А в кронах сосен, в черноту воздетых,
Ещё громадней всей земли обочь,
Летят планеты, движутся кометы,
Мерцая, звёзды шествуют сквозь ночь.
Равнины спят. Материи унылой
Уже не встать над смертным в полный рост:
Ты, Космос — Царь. Но беспредельной силой
Связал тебя спасающий Христос.
И потому над речкою и полем
В разумной, шевелящей звёзды мгле
Огромною безбрежной Божьей волей
Всё движется на небе и земле.
А я — песчинка — говорю с Тобою
Сквозь шелест крон над далью вековой,
И благодать прощенья надо мною
Сильнее смертных звёзд над головой.
Ты дал нам дар дерзанья и свободы,
Чтобы смогли мы, жизнь пройдя и смерть,
Преодолеть земную власть природы
И вечным Словом звёздам повелеть.


РАЗБИТОЕ СЕРДЦЕ

В доверии детском похоже на лиру,
Сердечко цветка розовело в ладонях,
Легко открывая печаль свою миру,
Наивно не зная сердец посторонних.
И в душу входили с настырностью долга
Любовь и беда, если в память вглядеться,
И эти цветы вспоминала я долго
За меткость названья: “Разбитое сердце”.
А дальше... Из мраков и пеплов восстала
Миры сокрушившая дикая сила.
Страну размололо.

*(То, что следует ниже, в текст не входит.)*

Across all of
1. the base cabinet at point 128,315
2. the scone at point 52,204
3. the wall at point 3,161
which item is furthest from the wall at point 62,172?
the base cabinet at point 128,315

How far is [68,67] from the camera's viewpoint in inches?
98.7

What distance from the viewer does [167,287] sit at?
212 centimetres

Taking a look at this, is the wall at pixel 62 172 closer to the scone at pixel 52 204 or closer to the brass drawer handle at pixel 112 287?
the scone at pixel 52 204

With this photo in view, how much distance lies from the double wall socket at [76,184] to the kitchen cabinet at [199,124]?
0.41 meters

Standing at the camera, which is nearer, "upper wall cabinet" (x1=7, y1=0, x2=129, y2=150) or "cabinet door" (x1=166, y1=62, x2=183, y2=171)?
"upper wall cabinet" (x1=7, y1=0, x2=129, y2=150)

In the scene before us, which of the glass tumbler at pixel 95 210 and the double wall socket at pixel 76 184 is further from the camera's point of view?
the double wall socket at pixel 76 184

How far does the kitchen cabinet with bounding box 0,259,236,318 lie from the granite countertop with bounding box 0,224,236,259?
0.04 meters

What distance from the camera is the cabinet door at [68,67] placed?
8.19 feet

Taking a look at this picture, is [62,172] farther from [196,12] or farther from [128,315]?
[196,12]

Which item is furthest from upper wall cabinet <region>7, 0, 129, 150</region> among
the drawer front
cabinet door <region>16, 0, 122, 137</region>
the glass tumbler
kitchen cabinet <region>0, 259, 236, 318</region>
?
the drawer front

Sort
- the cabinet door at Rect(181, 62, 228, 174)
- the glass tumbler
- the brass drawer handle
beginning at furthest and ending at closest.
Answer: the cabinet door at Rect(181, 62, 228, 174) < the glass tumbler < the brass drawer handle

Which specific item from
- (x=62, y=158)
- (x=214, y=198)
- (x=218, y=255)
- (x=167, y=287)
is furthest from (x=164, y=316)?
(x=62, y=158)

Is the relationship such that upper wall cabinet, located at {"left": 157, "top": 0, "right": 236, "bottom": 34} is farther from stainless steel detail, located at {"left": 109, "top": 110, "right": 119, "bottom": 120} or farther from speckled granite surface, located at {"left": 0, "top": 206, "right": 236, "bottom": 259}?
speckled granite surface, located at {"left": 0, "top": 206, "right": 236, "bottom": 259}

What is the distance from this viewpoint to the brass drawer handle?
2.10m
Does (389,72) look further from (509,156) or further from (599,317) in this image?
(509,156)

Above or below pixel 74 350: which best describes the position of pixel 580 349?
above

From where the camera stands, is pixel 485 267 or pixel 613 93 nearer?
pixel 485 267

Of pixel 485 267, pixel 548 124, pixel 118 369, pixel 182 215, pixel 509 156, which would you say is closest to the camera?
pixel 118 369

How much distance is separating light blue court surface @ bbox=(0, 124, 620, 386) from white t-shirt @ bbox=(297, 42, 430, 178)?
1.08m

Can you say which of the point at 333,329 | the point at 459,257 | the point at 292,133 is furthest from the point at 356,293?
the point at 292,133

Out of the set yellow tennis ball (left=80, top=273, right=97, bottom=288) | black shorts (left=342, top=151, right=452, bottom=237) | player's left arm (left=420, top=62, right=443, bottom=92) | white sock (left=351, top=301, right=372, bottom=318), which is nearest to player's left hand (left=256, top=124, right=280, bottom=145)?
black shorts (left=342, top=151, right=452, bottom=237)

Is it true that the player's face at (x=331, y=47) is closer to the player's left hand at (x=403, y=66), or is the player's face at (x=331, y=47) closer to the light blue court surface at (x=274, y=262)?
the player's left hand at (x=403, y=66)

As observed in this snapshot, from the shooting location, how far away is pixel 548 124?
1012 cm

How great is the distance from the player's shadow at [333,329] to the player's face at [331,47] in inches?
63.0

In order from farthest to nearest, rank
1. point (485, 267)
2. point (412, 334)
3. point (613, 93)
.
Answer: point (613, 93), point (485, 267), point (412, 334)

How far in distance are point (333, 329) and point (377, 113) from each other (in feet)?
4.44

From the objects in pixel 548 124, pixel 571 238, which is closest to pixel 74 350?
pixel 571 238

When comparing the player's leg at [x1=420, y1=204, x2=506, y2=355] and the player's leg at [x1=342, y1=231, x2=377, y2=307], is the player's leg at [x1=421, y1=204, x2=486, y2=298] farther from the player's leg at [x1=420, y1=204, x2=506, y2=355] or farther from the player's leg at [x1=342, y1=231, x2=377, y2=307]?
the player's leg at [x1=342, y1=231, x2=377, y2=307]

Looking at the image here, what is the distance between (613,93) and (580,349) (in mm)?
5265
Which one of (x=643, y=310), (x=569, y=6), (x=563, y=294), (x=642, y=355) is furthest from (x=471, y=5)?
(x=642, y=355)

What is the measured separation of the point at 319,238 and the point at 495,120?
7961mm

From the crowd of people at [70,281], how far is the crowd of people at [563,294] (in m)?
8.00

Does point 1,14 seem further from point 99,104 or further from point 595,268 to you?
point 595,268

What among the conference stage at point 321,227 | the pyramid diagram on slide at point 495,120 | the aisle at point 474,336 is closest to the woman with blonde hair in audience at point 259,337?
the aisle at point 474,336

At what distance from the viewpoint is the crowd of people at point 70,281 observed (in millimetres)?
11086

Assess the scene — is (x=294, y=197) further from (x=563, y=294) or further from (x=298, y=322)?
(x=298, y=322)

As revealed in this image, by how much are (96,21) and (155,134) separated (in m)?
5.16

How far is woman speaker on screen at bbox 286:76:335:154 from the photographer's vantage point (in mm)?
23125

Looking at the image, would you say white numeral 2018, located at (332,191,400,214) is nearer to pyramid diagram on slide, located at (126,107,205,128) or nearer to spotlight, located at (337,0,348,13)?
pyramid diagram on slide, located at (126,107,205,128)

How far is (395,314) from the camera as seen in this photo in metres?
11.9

Друзей разбросало.
Судьбу поломало. Цветы опалило.
Не стало державы — жила на руинах.
Все в землю ушли — и любимый, и ворог.
Разбитое сердце мечтаний старинных,
Как сладко тебе от наивных укоров!
Ты счастливо за полчаса до страданья
Не знать, что придётся жестокой порою
Держаться за горестный хлеб выживанья —
И выжить. И сердце поднять над землёю.
Я лишь хохочу над наивной мечтою,
Когда от несчастий мне некуда деться:
Разбитое сердце — безумье какое!
Бездумье какое — разбитое сердце!
Его не разбить ни измене, ни страсти,
Ни смерти, ни горю, ни зною, ни вьюге,
И если весь мир разлетится на части,
Оно уцелеет и в Дантовом круге.
Что было — то было. Что было — то сплыло.
Как можно разбить, что от Бога не бьётся?
Летит моё сердце над далью унылой
И светит живым. И над болью смеётся...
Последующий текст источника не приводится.